Analytic Photometric Redshift Estimator for Type Ia Supernovae From the Large Synoptic Survey Telescope

TL;DR

This paper presents an improved analytic method for estimating photometric redshifts of Type Ia supernovae, achieving high accuracy and low outlier rates using simulated LSST data, which enhances cosmological measurements from supernova surveys.

Contribution

The paper introduces a significantly improved analytic photo-z estimator for SNe Ia, validated on large simulated datasets, providing high-precision redshift estimates crucial for cosmology.

Findings

Achieves 2% accuracy in photometric redshifts

Bias in z_phot is near zero, less than 10^{-4}

Outlier fraction below 0.33% with specified error thresholds

Abstract

Accurate and precise photometric redshifts (photo-z's) of Type Ia supernovae (SNe Ia) can enable the use of SNe Ia, measured only with photometry, to probe cosmology. This dramatically increases the science return of supernova surveys planned for the Large Synoptic Survey Telescope (LSST). In this paper we describe a significantly improved version of the simple analytic photo-z estimator proposed by Wang (2007) and further developed by Wang, Narayan, and Wood-Vasey (2007). We apply it to 55,422 simulated SNe Ia generated using the SNANA package with the LSST filters. We find that the estimated errors on the photo-z's, \sigma_{z_{phot}}/(1+z_{phot}), can be used as filters to produce a set of photo-z's that have high precision, accuracy, and purity.
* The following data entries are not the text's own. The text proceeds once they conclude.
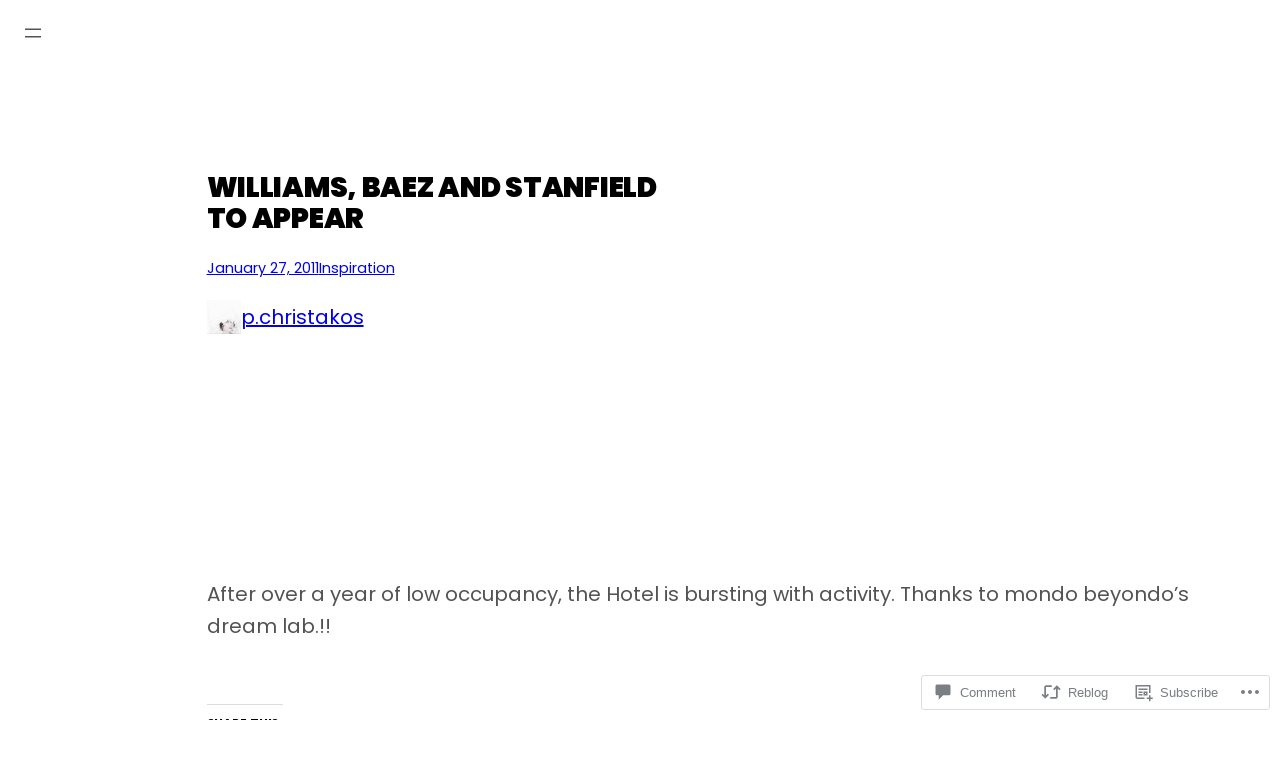

--- FILE ---
content_type: application/javascript
request_url: https://s0.wp.com/wp-content/plugins/gutenberg-core/v22.4.2/build/modules/block-editor/utils/fit-text-frontend.min.js?m=1769608164i&ver=2f00eb94b5ef309f39eb
body_size: 376
content:
import{store as S,getElement as u,getContext as w}from"@wordpress/interactivity";function z(t,e){let o=t.scrollHeight>t.clientHeight,i=0,s=2400,d=i,l=window.getComputedStyle(t),a=parseFloat(l.paddingLeft)||0,f=parseFloat(l.paddingRight)||0,c=document.createRange();for(c.selectNodeContents(t);i<=s;){let n=Math.floor((i+s)/2);e(n);let g=c.getBoundingClientRect().width,h=t.scrollWidth<=t.clientWidth&&g<=t.clientWidth-a-f,p=o||t.scrollHeight<=t.clientHeight;h&&p?(d=n,i=n+1):s=n-1}return c.detach(),d}function r(t,e){if(!t)return;e(0);let o=z(t,e);return e(o),o}S("core/fit-text",{callbacks:{init(){let t=w(),{ref:e}=u(),o=i=>{i===0?e.style.fontSize="":e.style.fontSize=`${i}px`};if(t.fontSize=r(e,o),window.ResizeObserver&&e.parentElement){let i=new window.ResizeObserver(()=>{t.fontSize=r(e,o)});return i.observe(e.parentElement),i.observe(e),()=>{i&&i.disconnect()}}}}});
//# sourceMappingURL=fit-text-frontend.min.js.map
Using SN Ia colors as well as SN Ia peak magnitude in the i band, we obtain a set of photo-z's with 2 percent accuracy (with \sigma(z_{phot}-z_{spec})/(1+z_{spec}) = 0.02), a bias in z_{phot} (the mean of z_{phot}-z_{spec}) of -9 X 10^{-5}, and an outlier fraction (with |(z_{phot}-z_{spec})/(1+z_{spec})|>0.1) of 0.23 percent, with the requirement that \sigma_{z_{phot}}/(1+z_{phot})<0.01. Using the SN Ia colors only, we obtain a set of photo-z's with similar quality by requiring that \sigma_{z_{phot}}/(1+z_{phot})<0.007; this leads to a set of photo-z's with 2 percent accuracy, a bias in z_{phot} of 5.9 X 10^{-4}, and an outlier fraction of 0.32 percent.